2. $$s^{*}$$ is then normalized to unit diagonal ([C1]), in order to allow its use in the original implementation as in [1]: $\forall\,i,j=1,\ldots,n,\qquad s^{**} =s^{*}(i,j) + 1 - \frac{1}{2} (s^{*}(i,i) +s^{*}(j,j)).$

By definition, $$s^{**}$$ satisfies [C1] and [C2], and the ad-hoc dissimilarities induced by $$s^{*}$$ and $$s^{**}$$ are identical: $\forall\,i=1,\ldots,j,\qquad d^{**}(i,j) = d^{*}(i,j).$

Important remark: The transformation described above affects all the elements of the similarity matrix (and not only its diagonal), contrarily to what happens in section 2.1. Hence, it is not (yet) compatible with the fast implementation that requires to have a $$h$$-band centered on the diagonal outside of which all entries are supposed to be 0. The current behavior of the package consists in forbidding the use of the fast implementation when the provided matrix is not normalized (all diagonal entries equal to 1). For all other cases, the constrained clustering from $$s$$, including the above-described matrix transformations, is available with the full matrix, i.e.:

fit <- adjClust(s, type = "similarity")

## 2.3 Case of dissimilarity data

The original implementation of (unconstrained) HAC in stats::hclust takes as input a dissimilarity matrix. However, the implementation of adjclust is based on a kernel/similarity approach. We describe in this section how the case of dissimilarity is handled.

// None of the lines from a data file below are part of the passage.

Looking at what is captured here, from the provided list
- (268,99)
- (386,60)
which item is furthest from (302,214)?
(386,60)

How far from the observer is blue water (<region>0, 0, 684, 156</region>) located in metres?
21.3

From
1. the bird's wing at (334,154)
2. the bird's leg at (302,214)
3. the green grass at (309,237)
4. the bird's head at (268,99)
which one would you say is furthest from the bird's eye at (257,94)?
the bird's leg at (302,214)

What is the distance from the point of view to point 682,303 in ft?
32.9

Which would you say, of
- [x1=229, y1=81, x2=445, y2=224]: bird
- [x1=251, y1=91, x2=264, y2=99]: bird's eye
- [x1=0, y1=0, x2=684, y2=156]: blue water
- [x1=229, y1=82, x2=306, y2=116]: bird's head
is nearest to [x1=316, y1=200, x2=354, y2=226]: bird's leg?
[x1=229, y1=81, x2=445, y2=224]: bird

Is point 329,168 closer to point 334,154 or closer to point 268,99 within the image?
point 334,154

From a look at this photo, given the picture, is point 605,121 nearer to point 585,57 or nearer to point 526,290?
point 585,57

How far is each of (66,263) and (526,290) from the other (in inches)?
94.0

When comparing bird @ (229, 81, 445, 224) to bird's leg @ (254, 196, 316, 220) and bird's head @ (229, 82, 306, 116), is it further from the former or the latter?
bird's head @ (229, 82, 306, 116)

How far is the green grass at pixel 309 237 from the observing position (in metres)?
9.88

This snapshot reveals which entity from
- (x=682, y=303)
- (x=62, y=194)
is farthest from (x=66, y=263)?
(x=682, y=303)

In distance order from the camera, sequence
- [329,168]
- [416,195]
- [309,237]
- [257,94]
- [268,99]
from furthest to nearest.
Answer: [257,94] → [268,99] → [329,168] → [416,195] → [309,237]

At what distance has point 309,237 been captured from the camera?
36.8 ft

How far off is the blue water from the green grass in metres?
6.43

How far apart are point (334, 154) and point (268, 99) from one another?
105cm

Suppose given a dissimilarity $$d$$ which satisfies:

• $$d$$ has non negative entries: $$d(i,j) \geq 0$$ for all $$i=1,\ldots,n$$;

• $$d$$ is symmetric: $$d(i,j) = d(j,i)$$ for all $$i,j=1,\ldots,n$$;

• $$d$$ has a null diagonal: $$d(i,i) = 0$$ for all $$i=1,\ldots,n$$.

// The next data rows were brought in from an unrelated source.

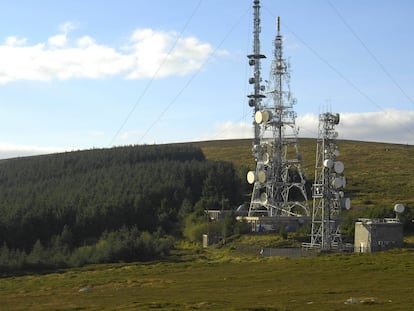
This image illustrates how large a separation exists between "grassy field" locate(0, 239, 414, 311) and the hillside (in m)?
28.9

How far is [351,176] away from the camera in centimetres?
14325

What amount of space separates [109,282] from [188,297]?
1450 cm

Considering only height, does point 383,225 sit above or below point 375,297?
above

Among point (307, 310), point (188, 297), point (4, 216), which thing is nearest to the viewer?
point (307, 310)

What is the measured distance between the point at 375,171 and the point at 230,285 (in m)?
109

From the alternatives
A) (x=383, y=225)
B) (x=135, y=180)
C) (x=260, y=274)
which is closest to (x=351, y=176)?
(x=135, y=180)

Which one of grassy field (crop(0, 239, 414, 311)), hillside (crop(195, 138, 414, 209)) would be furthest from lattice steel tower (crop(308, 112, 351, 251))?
hillside (crop(195, 138, 414, 209))

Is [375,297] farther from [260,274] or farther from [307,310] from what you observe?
[260,274]

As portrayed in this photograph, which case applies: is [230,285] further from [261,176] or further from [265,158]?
[265,158]

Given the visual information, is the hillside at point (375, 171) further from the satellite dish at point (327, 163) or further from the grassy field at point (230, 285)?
the grassy field at point (230, 285)

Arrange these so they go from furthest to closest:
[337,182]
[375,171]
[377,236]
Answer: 1. [375,171]
2. [337,182]
3. [377,236]

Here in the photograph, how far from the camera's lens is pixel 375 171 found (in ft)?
495

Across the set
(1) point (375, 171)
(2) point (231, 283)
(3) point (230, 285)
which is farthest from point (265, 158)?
(1) point (375, 171)

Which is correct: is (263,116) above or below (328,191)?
above
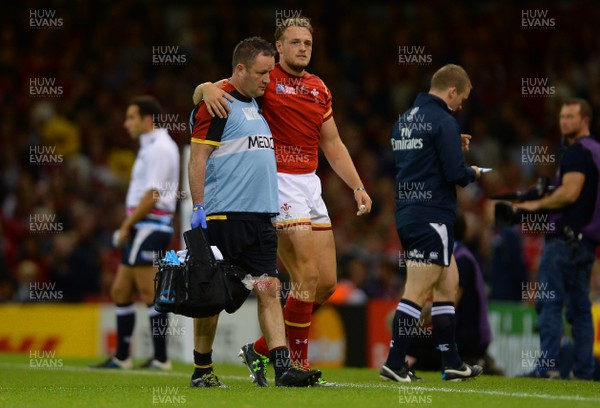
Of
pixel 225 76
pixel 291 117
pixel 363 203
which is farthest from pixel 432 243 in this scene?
pixel 225 76

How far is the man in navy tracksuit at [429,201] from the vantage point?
954cm

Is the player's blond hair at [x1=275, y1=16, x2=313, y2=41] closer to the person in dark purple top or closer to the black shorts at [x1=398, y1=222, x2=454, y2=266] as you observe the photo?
the black shorts at [x1=398, y1=222, x2=454, y2=266]

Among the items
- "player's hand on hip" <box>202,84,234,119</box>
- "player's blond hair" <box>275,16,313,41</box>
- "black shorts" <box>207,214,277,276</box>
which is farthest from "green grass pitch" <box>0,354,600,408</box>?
"player's blond hair" <box>275,16,313,41</box>

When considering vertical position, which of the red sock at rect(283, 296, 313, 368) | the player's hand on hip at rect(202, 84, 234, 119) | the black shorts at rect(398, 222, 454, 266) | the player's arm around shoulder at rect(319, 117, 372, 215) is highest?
the player's hand on hip at rect(202, 84, 234, 119)

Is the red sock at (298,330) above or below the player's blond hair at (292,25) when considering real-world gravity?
below

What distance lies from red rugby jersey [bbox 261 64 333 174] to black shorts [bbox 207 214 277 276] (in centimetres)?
82

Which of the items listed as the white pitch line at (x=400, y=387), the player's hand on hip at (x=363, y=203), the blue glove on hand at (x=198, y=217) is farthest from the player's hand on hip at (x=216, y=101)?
the white pitch line at (x=400, y=387)

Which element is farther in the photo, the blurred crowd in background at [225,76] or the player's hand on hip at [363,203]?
the blurred crowd in background at [225,76]

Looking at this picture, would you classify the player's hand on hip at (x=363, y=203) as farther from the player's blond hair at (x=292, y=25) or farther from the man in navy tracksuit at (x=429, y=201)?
the player's blond hair at (x=292, y=25)

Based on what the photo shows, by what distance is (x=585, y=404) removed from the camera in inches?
298

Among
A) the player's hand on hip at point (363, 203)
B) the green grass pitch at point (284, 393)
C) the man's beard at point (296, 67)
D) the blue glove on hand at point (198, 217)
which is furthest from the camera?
the man's beard at point (296, 67)

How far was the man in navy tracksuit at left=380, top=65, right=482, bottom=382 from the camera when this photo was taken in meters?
9.54

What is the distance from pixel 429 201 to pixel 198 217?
7.18 feet

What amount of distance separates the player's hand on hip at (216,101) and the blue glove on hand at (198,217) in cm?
66
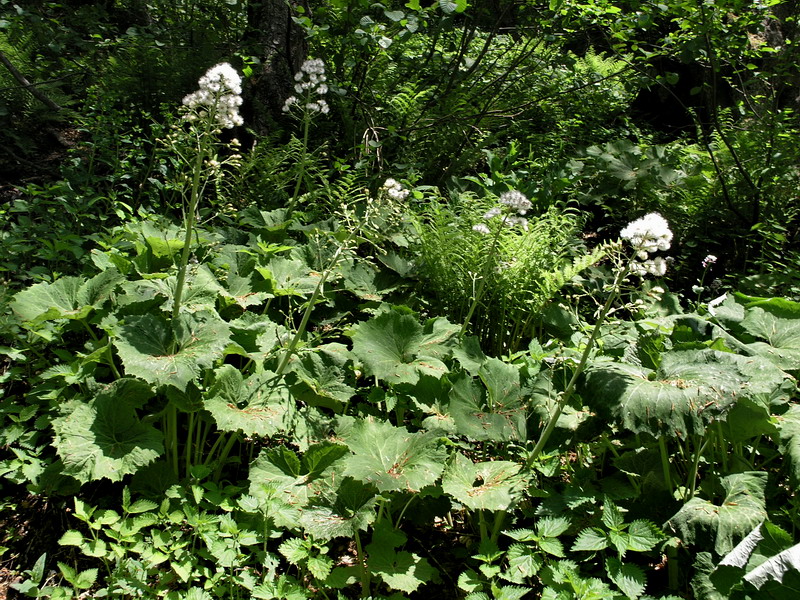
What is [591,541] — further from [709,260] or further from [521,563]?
[709,260]

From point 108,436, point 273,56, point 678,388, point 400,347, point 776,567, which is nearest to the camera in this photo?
point 776,567

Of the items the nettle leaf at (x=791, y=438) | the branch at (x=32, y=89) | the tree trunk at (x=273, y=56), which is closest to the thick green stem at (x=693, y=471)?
the nettle leaf at (x=791, y=438)

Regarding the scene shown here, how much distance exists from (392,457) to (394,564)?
14.0 inches

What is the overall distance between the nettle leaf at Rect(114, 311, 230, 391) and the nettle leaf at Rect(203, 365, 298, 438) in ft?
0.39

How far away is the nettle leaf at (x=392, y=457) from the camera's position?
2.00m

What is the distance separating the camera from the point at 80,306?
8.69 ft

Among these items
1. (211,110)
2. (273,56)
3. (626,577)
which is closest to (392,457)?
(626,577)

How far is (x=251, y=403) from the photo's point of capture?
7.54ft

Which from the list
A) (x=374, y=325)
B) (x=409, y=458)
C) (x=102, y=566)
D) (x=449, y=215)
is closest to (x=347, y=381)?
(x=374, y=325)

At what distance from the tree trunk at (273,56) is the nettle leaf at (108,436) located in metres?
3.01

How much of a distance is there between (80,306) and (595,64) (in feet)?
21.0

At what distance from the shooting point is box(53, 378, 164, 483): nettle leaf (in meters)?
2.09

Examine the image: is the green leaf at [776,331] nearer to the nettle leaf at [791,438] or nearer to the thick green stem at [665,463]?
the nettle leaf at [791,438]

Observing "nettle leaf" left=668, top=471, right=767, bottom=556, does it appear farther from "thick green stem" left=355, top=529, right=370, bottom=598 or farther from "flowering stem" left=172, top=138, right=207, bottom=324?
"flowering stem" left=172, top=138, right=207, bottom=324
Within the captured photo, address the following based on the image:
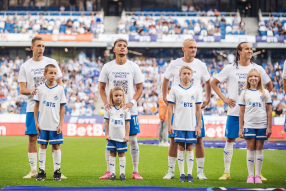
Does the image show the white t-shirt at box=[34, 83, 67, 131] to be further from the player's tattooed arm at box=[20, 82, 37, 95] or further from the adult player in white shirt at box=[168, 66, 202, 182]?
the adult player in white shirt at box=[168, 66, 202, 182]

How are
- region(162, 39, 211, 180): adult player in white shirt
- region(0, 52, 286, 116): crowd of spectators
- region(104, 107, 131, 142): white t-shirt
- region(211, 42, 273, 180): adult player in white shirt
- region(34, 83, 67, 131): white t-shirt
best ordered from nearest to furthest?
region(34, 83, 67, 131): white t-shirt
region(104, 107, 131, 142): white t-shirt
region(162, 39, 211, 180): adult player in white shirt
region(211, 42, 273, 180): adult player in white shirt
region(0, 52, 286, 116): crowd of spectators

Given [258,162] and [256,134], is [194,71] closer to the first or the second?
[256,134]

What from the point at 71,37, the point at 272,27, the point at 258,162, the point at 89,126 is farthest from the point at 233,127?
the point at 272,27

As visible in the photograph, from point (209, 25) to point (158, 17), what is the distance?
16.3 feet

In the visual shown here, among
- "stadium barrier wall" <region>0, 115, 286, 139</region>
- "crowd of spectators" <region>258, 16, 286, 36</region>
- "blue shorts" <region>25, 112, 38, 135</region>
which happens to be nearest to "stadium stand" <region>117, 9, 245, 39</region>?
"crowd of spectators" <region>258, 16, 286, 36</region>

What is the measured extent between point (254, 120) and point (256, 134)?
257 millimetres

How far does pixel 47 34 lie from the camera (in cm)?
Result: 3291

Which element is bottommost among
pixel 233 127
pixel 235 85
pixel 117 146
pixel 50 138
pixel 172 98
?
pixel 117 146

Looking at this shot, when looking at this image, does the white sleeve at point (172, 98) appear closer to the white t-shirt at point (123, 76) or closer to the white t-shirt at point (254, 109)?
the white t-shirt at point (123, 76)

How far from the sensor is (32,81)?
7293 millimetres

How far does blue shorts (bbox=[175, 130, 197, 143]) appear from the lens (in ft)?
21.8

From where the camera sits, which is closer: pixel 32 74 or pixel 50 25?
pixel 32 74

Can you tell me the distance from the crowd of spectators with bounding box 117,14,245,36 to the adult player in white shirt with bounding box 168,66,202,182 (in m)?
27.0

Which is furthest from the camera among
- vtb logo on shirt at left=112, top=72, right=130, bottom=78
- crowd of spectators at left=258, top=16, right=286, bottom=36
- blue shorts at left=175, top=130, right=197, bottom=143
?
crowd of spectators at left=258, top=16, right=286, bottom=36
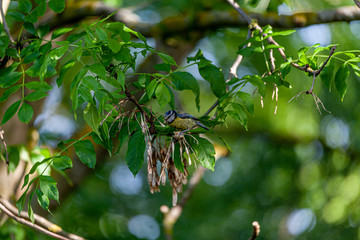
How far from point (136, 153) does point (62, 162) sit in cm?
31

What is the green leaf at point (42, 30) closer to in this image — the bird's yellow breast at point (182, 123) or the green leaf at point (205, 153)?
the bird's yellow breast at point (182, 123)

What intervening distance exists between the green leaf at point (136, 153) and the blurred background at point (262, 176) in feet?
8.71

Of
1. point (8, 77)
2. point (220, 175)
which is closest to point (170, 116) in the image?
point (8, 77)

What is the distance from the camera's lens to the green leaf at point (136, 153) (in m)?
1.49

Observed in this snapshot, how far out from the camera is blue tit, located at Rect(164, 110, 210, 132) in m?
1.54

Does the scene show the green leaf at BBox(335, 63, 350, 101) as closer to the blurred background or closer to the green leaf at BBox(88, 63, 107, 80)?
the green leaf at BBox(88, 63, 107, 80)

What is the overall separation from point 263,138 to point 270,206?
0.88 meters

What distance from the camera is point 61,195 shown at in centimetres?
351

Any sequence of positive numbers $$(a_i)_{i=1,\ldots,n}$$ would provide a similarity $$s$$ for which $$d$$ is the ad-hoc dissimilarity by setting: $\left\{ \begin{array}{l} s(i,i) = a_i\\ s(i,j) = \frac{1}{2} (a_i + a_j - d^2(i,j)) \end{array} \right. .$ By definition, such an $$s$$ satisfies [C2], and any choice for $$(a_i)_{i=1,\ldots,n}$$ yields the same clustering (since they all correspond to the same ad-hoc dissimilarity). To satisfy [C1], the choice $$a_i = 1$$ for all $$i=1,\ldots,n$$ has been made.

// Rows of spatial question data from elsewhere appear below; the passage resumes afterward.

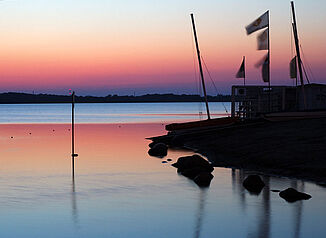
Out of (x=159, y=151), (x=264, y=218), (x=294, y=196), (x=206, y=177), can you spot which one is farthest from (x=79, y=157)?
(x=264, y=218)

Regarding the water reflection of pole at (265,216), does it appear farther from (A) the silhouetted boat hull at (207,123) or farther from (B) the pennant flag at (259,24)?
(A) the silhouetted boat hull at (207,123)

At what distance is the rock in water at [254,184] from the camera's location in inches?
889

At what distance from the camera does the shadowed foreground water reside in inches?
649

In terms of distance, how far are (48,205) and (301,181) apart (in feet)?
36.2

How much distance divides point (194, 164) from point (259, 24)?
20.4 m

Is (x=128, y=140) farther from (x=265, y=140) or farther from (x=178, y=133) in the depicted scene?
(x=265, y=140)

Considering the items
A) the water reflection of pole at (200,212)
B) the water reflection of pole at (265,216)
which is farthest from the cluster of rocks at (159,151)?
the water reflection of pole at (265,216)

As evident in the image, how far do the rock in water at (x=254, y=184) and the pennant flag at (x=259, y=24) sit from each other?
2401 cm

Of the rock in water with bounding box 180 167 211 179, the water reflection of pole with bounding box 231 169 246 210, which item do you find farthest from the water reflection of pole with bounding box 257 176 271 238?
A: the rock in water with bounding box 180 167 211 179

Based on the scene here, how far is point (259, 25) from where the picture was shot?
44.7 metres

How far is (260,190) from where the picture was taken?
22.4 m

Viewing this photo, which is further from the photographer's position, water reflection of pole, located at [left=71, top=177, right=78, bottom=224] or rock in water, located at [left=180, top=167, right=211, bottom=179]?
rock in water, located at [left=180, top=167, right=211, bottom=179]

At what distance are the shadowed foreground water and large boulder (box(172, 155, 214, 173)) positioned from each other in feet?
1.83

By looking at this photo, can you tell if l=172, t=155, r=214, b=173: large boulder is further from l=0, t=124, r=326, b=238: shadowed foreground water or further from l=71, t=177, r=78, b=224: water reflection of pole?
l=71, t=177, r=78, b=224: water reflection of pole
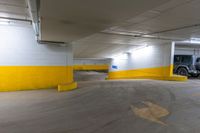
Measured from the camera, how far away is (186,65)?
37.8 feet

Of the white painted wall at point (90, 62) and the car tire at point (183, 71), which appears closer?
the car tire at point (183, 71)

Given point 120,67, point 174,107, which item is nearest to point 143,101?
point 174,107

The similarity $$s$$ is thus processed as described in the previous sections. In short, since by definition it satisfies [C1] and [C2] it is processed as described in Sections 1 or 2.1 and the basic and the sparse implementations are both available with, respectively,

fit <- adjClust(d, type = "dissimilarity")

and

fit <- adjClust(d, type = "dissimilarity", h = h)

# 3 References

[1] Dehman A. (2015). Spatial clustering of linkage disequilibrium blocks for genome-wide association studies. Phd Thesis, Université Paris Saclay.

[2] Miyamoto S., Abe R., Endo Y., Takeshita J. (2015) Ward method of hierarchical clustering for non-Eclidean similarity measures. In: Proceedings of the VIIth International Conference of Soft Computing and Pattern Recognition (SoCPaR 2015).